The Level of Description shown here is very extensive and at times feels too heavy - like the candidate has really gone to town trying to show off their vocabulary. They'll earn marks for that, naturally, but if the candidate's writing style suffers because of lead-heavy sentences that read uncomfortably due to either and overuse or misuse of adjectives and adverbs, then they will lose marks on essay structure and clarity. I would also argue that colloquialisms like "cops" juxtapose the rest of the piece, and should be avoided in all exam work/coursework unless it is specifically required in order to attain a certain narrative effect.
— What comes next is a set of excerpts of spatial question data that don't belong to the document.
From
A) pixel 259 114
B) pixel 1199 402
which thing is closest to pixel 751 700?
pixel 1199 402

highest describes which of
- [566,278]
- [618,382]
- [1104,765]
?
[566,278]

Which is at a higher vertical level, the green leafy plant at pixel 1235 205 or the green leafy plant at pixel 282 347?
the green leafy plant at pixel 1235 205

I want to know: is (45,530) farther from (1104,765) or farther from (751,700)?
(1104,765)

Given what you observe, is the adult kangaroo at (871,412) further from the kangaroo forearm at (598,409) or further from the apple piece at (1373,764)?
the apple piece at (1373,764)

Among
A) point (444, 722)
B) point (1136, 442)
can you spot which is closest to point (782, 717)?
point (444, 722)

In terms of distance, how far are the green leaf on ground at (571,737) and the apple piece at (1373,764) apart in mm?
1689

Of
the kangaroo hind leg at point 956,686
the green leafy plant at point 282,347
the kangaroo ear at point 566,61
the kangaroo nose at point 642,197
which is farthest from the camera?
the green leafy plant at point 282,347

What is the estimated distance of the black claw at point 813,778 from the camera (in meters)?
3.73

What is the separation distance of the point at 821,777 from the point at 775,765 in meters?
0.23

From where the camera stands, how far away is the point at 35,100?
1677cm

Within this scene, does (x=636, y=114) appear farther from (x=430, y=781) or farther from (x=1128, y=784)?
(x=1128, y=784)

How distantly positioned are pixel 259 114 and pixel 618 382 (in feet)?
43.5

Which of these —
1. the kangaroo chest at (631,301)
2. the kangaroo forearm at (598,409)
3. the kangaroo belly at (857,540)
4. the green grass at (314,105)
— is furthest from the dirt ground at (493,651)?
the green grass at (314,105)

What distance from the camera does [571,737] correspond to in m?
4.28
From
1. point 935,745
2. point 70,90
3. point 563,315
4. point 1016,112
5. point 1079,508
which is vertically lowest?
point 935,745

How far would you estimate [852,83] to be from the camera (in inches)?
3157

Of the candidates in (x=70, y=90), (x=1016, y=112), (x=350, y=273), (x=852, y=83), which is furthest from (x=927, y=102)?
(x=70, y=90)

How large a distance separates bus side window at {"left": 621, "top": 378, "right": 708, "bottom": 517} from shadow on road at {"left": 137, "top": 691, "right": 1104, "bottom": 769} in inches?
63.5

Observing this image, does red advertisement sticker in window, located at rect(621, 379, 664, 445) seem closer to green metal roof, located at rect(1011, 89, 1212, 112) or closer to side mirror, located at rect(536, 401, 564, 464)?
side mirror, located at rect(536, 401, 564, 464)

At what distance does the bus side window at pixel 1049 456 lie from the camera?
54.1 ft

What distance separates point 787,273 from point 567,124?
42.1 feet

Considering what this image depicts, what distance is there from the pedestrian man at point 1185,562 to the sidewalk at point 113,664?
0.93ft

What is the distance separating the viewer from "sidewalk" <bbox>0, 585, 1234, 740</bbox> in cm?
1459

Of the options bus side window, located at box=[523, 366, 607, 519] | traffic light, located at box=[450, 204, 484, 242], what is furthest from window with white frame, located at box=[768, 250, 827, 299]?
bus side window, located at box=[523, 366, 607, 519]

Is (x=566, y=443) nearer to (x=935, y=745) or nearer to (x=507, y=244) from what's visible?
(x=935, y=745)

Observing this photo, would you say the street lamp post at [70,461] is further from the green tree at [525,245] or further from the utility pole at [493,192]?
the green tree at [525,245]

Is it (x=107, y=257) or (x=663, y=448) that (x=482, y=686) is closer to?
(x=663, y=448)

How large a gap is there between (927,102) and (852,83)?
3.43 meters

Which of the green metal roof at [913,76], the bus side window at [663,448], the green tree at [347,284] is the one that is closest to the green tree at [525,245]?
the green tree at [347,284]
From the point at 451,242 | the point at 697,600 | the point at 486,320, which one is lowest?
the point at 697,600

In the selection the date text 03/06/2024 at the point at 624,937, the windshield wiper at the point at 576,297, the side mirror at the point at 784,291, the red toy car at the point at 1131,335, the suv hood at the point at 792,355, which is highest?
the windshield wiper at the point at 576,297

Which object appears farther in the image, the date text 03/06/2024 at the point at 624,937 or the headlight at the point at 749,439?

This answer shows evidence of a good understanding of how to complete a Writing to Describe task. There are a few errors that can be spotted as early as the first paragraph though, and it's a big problem for many GCSE English Writing to Describe tasks - that the candidate often goes overboard on the adjectives and adverbs, which can both compromise the fluidity and realism of the prose and also may lead to contradiction of terms, both of which are an issue here, preventing top marks. An example would be calling the sewer "tranquil" yet "unappealing". Whilst the second adjective isn't the most powerful of words it juxtaposes the word "tranquil", which in itself can feels out of place because the use of it is not developed further - why would the sewer be tranquil? It would have to be for a certain reason, rather than simply stating it. Details like this are noticeable from the first paragraph and, as this is the first thing the examiner sees, candidate must do well to form a coherent paragraph as an indication they know what they're talking about. This issue is carried on throughout the answer, which would otherwise be a fairly sound albeit uninteresting answer. The use of the word "bureaucrats" feels clumsy - do they really spend all their night in a pub too? Sometimes imaginations must consign themselves to the limits of reality, as in this piece, which appears to choose to be a realistic portrayal of a snippet of life from a city, and yet some description simply feels unnatural or forced. Candidates must watch for this, and they must not overload their sentences with needlessly elaborate descriptive techniques. Sometimes, simple sentences and basic uses of similes, metaphors and personification can be just as effective.